Many murders are senseless. Thomas Bates’s was one of them. He was about to close his newsagent’s shop at Edgbaston, Birmingham, at 6.30 p.m. on JUNE 2nd, 1962, when his last customer shot him and fled empty-handed.

The 47-year-old newsagent’s mother lived with him above the shop, and on hearing the shot she hurried down to find him lying in a pool of blood. He died within minutes, and the police appealed for customers who had been in the shop just before the shooting to come forward.

They soon did so, and the search for the killer focused on Oswald Augustus Grey, a 20-year-old unemployed Jamaican baker. His home was watched, and officers swooped when he was seen outside reaching into a dustbin. Caught in the act of retrieving bullets from the bin, he was arrested and taken in for questioning.

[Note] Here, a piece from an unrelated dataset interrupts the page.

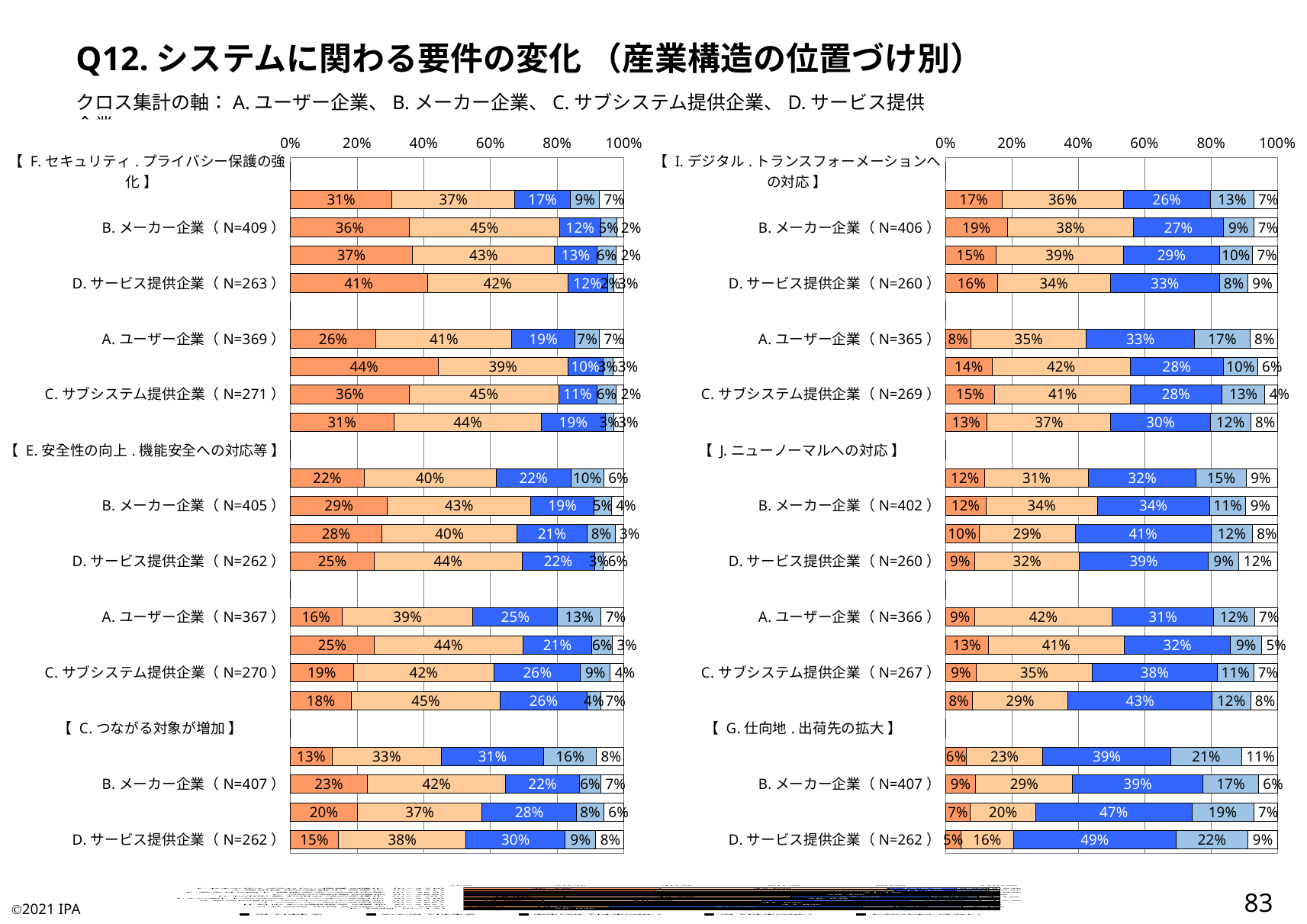
What is the title of the slide? Q12. システムに関わる要件の変化（産業構造の位置づけ別） How many requirement sections (headings in 【 】) are shown in the left chart? 3 In the left chart, under 【F. セキュリティ.プライバシー保護の強化】, what is the difference between the leftmost (dark orange) segment values for D. サービス提供企業 (N=263) and A. ユーザー企業 (N=369)? 15% What is the N value shown for C. サブシステム提供企業 under 【J. ニューノーマルへの対応】 in the right chart? 267 In the left chart, under 【C. つながる対象が増加】, which has the larger leftmost (dark orange) segment: B. メーカー企業 (N=407) or D. サービス提供企業 (N=262)? B. メーカー企業 (N=407) In the left chart, under 【E. 安全性の向上.機能安全への対応等】, what is the value of the leftmost (dark orange) segment for A. ユーザー企業 (N=367)? 16% In the right chart, under 【G. 仕向地.出荷先の拡大】, what is the value of the third (dark blue) segment for D. サービス提供企業 (N=262)? 49% In the right chart, under 【J. ニューノーマルへの対応】, which has the larger third (dark blue) segment: B. メーカー企業 (N=402) or D. サービス提供企業 (N=260)? D. サービス提供企業 (N=260) What kind of chart is used on this slide? stacked bar chart In the left chart, under 【F. セキュリティ.プライバシー保護の強化】, what is the value of the leftmost (dark orange) segment for D. サービス提供企業 (N=263)? 41% In the right chart, under 【I. デジタル.トランスフォーメーションへの対応】, what is the difference between the leftmost (dark orange) segment values for B. メーカー企業 (N=406) and A. ユーザー企業 (N=365)? 11% In the right chart, under 【I. デジタル.トランスフォーメーションへの対応】, what is the value of the second (light orange) segment for C. サブシステム提供企業 (N=269)? 41%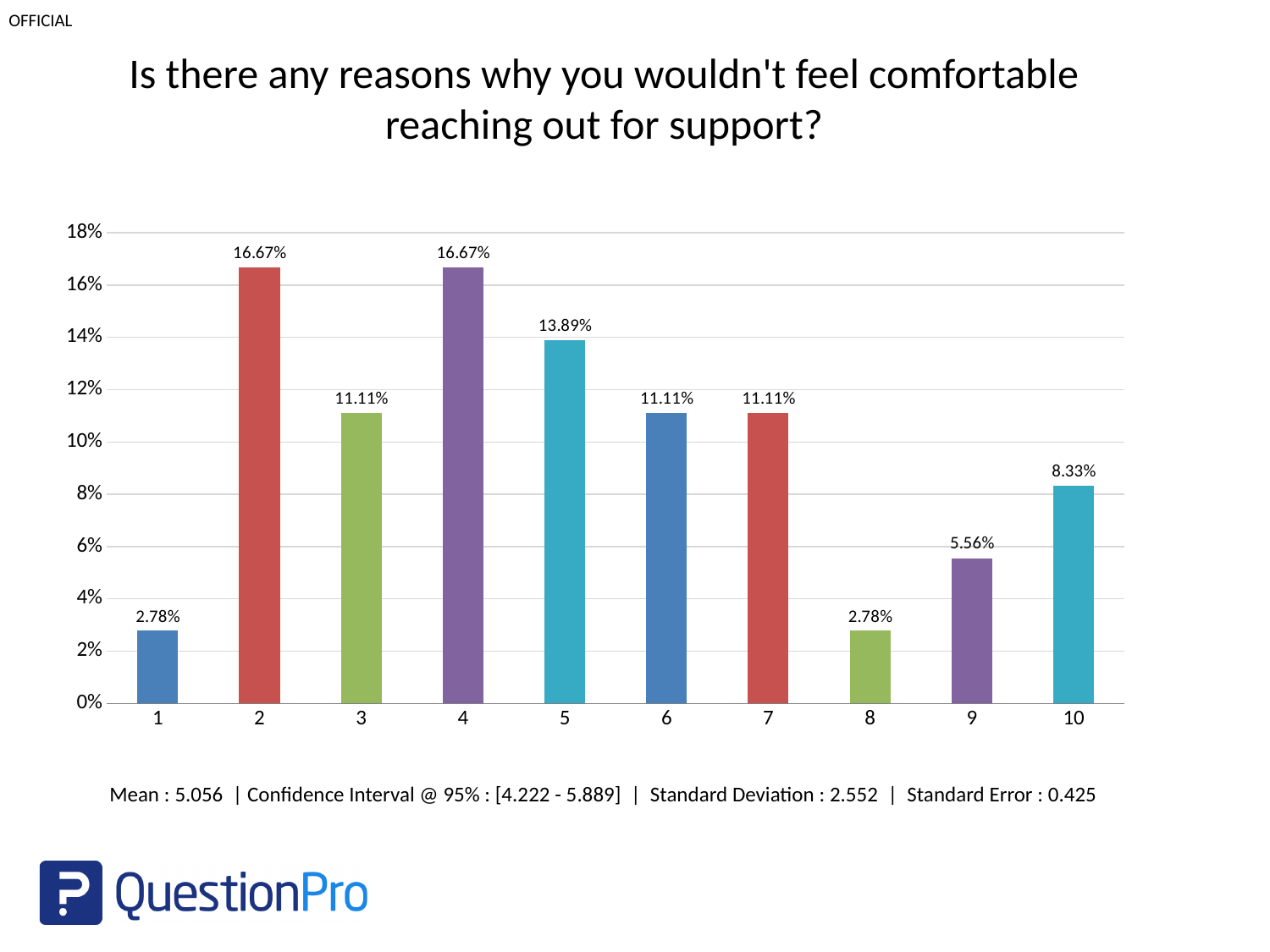
What is the lowest value shown in the chart? 2.78% What is the value for category 10? 8.33% Is the value for category 9 greater or less than 6%? less Which has a larger value, category 5 or category 6? 5 What is the value for category 9? 5.56% How many categories are shown on the x axis? 10 Which has a larger value, category 9 or category 10? 10 What is the difference between the values for category 2 and category 3? 5.56% What kind of chart is shown on the slide? bar chart What is the value for category 5? 13.89% What is the highest value shown in the chart? 16.67% What is the difference between the values for category 5 and category 10? 5.56%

He admitted that the gun which shot Mr. Bates had been in his possession, but claimed he’d had it only briefly – at 3.30 on the afternoon of the shooting, and at 10 p.m. the same day. After he had given five different accounts as to who had the weapon at the time of the shooting, he was arrested and charged with murder.

While he awaited trial, the police made an intensive search for the gun but failed to find it. The bullets found in Grey’s possession were similar to the one that killed the newsagent.

Pleading “Not guilty” when he appeared at Birmingham Assizes, Grey claimed that another man had the gun when Mr. Bates was shot. But the man he named testified that he had never had the weapon, and the court heard that Grey had later sold it for £16 to a man he met at a party.

It took the jury only 15 minutes to decide that he was guilty. Sentenced to death, he spent his last days limbo-dancing in his condemned cell. Then an November 20th, 1962, he became the last man to be hanged at Winson Green Prison.